### READING PASSAGE:
On 18-12-28 22:54, Joao S. O. Bueno wrote:
I'm thinking, if people ask these questions in their mind when reading a piece of Python code: 1, "Is this Python code?" 2, "What's the purpose of this code?" 3, "How can I modify it if I want to ... ?" Maybe Python is on a doubtful way. There is an interesting question: Will literal p"" ruin Python's (or other dynamic languages like Ruby) style? Why will this happen?

for regular strings one can write "aaa" + "bbb" which also works for f-strings, r-strings, etc.; in regular expressions, there is, e.g., parameter counting and references to numbered matches. How would that be dealt with in a compound p-string? Either it would have to re-compiled or not, either way could lead to unexpected results p"(\d)\1" + p"(\s)\1" or p"^(\w)" + p"^(\d)" regular strings can be added, bu the results of p-string could not - well, their are not strings. This brings me to the point that the key difference is that f- and r- strings actually return strings, whereas p- string would return a different kind of object. That would seem certainly very confusing to novices - and also for the language standard as a whole. -Alexander

On Sat, Dec 29, 2018 at 04:29:32PM +1100, Alexander Heger wrote:
What does Perl do?
p"(\d)\1" + p"(\s)\1"
Since + is used for concatenation, then that would obviously be the same as: p"(\d)\1(\s)\1" Whether it gets done at compile-time or run-time depends on how smart the keyhole optimiser is. If it is smart enough to recognise regex literals, it could fold the two strings together and regex-compile them at python-compile time, otherwise it could be equivalent to: _t1 = re.compile(r"(\d)\1") # compile-time _t2 = re.compile(r"(\s)\1") # compile-time re.compile(_t1.pattern + _t2.pattern) # run-time Obviously that defeats the purpose of using a p"" pre-compiled regex object, but the answer to that is either: 1. Don't do that then; or 2. We better make sure the keyhole optimizer is smarter. Or we just ban concatenation. "P-strings" aren't strings, even though they look like them.
This brings me to the point that the key difference is that f- and r- strings actually return strings,
To be precise, f-"strings" are actually code that returns a string when executed at runtime; r-strings are literal syntax for strings.

### RECORD LIST:
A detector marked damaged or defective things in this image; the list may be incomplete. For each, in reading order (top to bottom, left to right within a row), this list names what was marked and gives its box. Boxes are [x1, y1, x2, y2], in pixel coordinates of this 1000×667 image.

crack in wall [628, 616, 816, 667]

==

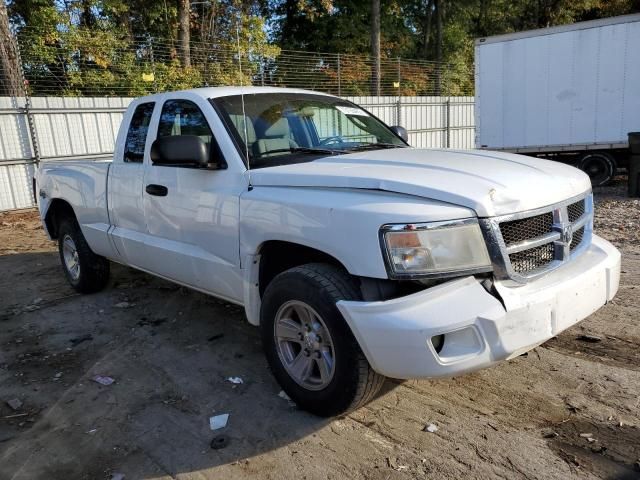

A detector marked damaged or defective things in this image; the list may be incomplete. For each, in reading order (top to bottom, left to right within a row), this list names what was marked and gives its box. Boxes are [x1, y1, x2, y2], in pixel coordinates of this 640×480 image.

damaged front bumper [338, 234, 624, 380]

==

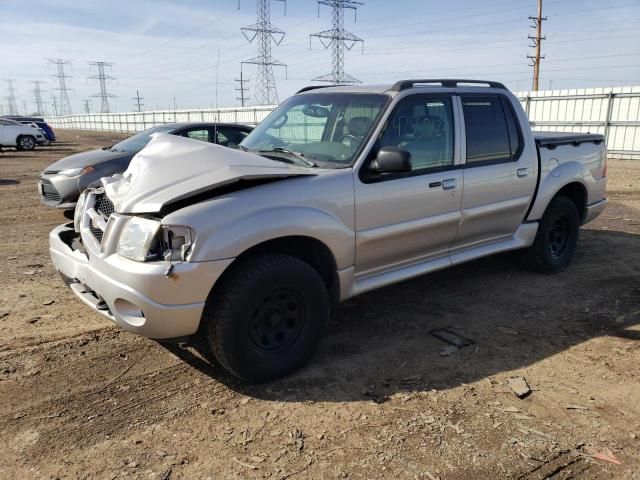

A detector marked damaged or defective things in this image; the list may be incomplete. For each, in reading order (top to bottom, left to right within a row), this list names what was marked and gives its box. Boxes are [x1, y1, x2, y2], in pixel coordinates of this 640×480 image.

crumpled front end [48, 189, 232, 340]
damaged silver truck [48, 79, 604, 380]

### EXERCISE REQUIREMENTS:
- a) Could you reproduce the p-string discussion from "On Sat, Dec" up to and including "look like them.", swapping "concatenation" for "joining"?
- b) Answer these from the p-string discussion:
(i) According to Alexander, what kind of thing do f- and r-strings return, unlike a p-string?
(ii) What two possible answers are offered once run-time compilation defeats the purpose of a pre-compiled p"" regex object?
(iii) How does the last reply describe f-"strings" when being precise?
- c) In the p-string discussion, why does Alexander expect p-strings to confuse novices?
None of the material is needed for this work.

### RESPONSES TO THE EXERCISE:
- a)
On Sat, Dec 29, 2018 at 04:29:32PM +1100, Alexander Heger wrote:
What does Perl do?
p"(\d)\1" + p"(\s)\1"
Since + is used for joining, then that would obviously be the same as: p"(\d)\1(\s)\1" Whether it gets done at compile-time or run-time depends on how smart the keyhole optimiser is. If it is smart enough to recognise regex literals, it could fold the two strings together and regex-compile them at python-compile time, otherwise it could be equivalent to: _t1 = re.compile(r"(\d)\1") # compile-time _t2 = re.compile(r"(\s)\1") # compile-time re.compile(_t1.pattern + _t2.pattern) # run-time Obviously that defeats the purpose of using a p"" pre-compiled regex object, but the answer to that is either: 1. Don't do that then; or 2. We better make sure the keyhole optimizer is smarter. Or we just ban joining. "P-strings" aren't strings, even though they look like them.

- b)
(i) They actually return strings, whereas a p-string would return a different kind of object.
(ii) Either "Don't do that then," or make sure the keyhole optimizer is smarter.
(iii) As code that returns a string when executed at runtime.

- c) Regular strings can be added together, but the results of p-strings could not, because they are not strings. f- and r-strings actually return strings, whereas a p-string would return a different kind of object.